Леся покосилась на Яну — девушка уже спала. И тихо, но решительно открестилась от всего, что ей наговорила Ганна:
— Нет, это «им» не удалось мне пришить. Как ни пытались — не вышло. А сижу я по другому случаю.
— По какому, если не секрет? — живо заинтересовалась Ганна.
Раньше все ее попытки что-то выудить у Леси та мягко отклоняла, отделываясь шуткой или просто молчанием.
— За то, что я в Германии побывала.
— За это не карают. Многих девчат в неметчину угнали.

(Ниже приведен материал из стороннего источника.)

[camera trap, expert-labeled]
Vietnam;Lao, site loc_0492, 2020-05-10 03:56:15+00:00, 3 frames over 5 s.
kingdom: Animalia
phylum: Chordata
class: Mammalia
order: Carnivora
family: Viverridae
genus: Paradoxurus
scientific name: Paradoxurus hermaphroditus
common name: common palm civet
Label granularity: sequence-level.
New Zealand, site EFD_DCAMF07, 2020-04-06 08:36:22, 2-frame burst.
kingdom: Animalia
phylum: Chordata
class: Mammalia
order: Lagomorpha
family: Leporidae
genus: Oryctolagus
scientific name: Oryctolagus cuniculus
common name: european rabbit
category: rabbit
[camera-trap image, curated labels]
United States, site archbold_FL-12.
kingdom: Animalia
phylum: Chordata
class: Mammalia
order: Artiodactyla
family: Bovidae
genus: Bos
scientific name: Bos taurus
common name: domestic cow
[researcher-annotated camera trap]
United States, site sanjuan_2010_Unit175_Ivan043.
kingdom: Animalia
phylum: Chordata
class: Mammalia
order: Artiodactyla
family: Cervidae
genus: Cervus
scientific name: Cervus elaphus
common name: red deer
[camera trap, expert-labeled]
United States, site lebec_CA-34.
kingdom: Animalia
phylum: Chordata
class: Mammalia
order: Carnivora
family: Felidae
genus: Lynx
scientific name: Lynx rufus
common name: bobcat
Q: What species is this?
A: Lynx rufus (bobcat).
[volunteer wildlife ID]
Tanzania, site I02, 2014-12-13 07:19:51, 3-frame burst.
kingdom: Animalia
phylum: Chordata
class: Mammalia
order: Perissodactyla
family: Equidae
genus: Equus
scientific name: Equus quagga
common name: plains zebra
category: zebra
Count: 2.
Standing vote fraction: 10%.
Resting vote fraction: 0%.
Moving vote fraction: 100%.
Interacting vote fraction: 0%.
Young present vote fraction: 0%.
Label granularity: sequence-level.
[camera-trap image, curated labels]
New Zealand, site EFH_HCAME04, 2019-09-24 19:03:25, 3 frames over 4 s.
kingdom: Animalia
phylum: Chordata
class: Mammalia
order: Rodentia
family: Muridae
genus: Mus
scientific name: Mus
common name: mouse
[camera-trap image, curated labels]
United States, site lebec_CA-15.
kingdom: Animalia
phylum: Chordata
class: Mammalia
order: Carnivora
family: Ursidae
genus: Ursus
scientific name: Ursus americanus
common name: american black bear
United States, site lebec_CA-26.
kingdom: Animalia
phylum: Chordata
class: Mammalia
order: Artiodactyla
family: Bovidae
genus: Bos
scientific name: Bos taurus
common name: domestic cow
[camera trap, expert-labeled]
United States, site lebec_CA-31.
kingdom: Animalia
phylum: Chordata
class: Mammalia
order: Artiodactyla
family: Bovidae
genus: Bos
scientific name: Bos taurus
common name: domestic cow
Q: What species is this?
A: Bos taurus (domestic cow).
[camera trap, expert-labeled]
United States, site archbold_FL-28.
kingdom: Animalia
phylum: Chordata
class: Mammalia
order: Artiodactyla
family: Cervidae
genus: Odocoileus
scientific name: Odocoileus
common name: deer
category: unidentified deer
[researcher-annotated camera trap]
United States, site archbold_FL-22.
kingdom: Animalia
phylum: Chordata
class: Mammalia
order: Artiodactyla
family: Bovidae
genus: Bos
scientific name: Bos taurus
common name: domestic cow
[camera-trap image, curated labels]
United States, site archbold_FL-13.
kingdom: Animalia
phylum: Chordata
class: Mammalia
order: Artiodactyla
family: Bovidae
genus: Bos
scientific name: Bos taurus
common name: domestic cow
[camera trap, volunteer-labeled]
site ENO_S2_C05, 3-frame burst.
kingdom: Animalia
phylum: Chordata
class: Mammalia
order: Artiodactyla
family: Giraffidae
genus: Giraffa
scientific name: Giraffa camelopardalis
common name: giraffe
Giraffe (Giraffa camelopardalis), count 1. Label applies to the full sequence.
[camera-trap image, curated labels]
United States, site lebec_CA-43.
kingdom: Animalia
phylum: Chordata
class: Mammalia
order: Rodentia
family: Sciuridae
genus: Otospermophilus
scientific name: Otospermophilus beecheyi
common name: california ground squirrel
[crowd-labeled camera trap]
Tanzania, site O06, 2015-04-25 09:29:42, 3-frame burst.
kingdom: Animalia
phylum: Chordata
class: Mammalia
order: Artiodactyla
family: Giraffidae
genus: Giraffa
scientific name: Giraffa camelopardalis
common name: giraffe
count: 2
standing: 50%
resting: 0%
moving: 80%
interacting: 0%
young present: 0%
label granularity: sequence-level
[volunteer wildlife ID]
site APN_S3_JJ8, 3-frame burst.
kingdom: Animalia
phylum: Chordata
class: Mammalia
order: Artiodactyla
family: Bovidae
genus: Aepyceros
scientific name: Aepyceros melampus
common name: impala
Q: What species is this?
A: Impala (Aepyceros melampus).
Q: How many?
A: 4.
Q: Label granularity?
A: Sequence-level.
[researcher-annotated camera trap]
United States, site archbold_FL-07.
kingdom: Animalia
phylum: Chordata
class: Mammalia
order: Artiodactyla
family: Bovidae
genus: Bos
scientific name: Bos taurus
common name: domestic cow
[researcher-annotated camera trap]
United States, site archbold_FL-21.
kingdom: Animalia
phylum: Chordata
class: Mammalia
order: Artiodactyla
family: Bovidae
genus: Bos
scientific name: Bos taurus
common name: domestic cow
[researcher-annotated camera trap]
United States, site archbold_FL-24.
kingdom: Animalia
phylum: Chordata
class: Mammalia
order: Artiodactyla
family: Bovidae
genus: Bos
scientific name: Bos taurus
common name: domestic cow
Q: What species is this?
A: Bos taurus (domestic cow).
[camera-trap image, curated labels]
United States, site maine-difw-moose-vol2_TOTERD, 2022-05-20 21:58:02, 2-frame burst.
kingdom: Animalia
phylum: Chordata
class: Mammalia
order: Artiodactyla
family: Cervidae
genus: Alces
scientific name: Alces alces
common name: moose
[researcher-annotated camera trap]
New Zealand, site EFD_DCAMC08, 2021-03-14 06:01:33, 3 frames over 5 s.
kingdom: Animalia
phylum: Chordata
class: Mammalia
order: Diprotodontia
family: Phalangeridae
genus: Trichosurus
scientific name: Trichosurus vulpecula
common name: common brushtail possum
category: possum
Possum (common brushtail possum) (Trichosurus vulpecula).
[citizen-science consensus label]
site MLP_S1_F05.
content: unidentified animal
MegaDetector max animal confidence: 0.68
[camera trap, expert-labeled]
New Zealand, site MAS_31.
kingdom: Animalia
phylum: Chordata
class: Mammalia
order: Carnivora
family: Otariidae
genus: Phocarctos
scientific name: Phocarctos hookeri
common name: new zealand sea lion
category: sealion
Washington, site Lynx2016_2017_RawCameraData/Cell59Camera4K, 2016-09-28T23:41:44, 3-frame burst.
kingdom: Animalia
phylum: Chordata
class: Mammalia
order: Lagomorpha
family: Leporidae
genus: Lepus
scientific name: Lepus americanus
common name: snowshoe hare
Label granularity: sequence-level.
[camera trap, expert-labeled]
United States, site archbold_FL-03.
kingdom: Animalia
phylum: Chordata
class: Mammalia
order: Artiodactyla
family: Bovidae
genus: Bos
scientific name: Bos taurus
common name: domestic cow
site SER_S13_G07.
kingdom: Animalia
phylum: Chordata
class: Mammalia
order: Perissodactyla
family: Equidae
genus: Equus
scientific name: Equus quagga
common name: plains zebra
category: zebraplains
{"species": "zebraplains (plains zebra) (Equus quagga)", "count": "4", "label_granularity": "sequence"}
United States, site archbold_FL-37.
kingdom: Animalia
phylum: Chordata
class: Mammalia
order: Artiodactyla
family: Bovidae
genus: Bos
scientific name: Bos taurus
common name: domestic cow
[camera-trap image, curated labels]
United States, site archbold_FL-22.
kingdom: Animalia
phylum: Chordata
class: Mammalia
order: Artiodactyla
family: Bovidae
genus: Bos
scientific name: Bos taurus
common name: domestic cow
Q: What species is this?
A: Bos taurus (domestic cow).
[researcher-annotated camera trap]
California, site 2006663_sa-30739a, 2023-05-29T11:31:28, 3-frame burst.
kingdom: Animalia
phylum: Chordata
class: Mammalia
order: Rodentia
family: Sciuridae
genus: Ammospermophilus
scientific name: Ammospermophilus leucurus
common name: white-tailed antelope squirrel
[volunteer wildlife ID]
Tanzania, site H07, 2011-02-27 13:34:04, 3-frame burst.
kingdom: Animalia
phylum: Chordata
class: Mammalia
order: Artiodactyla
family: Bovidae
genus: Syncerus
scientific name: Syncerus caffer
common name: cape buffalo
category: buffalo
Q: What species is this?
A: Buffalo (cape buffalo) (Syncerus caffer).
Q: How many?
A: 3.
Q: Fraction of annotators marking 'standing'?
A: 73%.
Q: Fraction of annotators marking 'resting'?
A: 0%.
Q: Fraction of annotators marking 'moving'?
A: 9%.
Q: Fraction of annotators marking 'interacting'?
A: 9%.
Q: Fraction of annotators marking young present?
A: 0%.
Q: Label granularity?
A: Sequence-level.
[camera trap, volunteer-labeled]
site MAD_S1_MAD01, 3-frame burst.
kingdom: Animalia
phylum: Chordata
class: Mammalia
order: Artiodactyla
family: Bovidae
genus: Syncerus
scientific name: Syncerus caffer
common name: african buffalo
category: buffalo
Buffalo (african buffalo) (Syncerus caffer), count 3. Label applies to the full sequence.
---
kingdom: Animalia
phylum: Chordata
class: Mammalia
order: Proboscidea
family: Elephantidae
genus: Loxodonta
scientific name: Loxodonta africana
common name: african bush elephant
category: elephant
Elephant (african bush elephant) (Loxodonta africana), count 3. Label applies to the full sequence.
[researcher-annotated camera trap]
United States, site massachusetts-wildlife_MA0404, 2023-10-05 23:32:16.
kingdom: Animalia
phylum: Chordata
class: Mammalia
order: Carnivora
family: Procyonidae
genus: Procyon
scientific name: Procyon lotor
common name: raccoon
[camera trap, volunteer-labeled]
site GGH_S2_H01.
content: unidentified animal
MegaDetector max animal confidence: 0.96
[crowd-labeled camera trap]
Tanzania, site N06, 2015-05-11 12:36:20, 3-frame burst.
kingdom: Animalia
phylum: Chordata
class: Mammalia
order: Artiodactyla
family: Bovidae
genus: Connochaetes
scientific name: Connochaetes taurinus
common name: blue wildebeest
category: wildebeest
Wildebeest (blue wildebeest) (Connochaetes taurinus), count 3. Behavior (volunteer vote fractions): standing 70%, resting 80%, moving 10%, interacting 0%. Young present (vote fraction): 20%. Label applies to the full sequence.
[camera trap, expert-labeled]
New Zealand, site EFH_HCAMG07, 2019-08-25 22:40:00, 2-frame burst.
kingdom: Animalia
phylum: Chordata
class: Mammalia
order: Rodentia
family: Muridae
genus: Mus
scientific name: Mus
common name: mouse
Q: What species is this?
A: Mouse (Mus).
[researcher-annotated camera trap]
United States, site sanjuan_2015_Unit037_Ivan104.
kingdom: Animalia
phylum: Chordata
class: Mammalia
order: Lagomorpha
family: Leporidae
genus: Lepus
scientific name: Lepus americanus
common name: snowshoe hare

— А меня не угоняли. Я сама ездила.
Только сейчас Ганна поняла: Леся толкует о том, что по доброй воле в годы войны отправилась в Германию. Могло ли такое приключиться с украинской девушкой? Ганна засомневалась:
— Не могу поверить. Где ты там была?
— В Берлине…
День давно закончился. Узкое окошко будто затянули темно-синей шторкой — небо там, на воле, затянуло тучами. Мерно вышагивал часовой, позвякивая снаряжением. В тюрьме свои приметы времени. Ритм ее жизни меняется редко, только в силу чрезвычайных обстоятельств. И можно без часов, по тюремным звукам, точно знать, который сейчас час. Вот солдат остановился. Стукнула дверь в дальнем конце коридора. Снова грохот сапог. Приглушенный разговор.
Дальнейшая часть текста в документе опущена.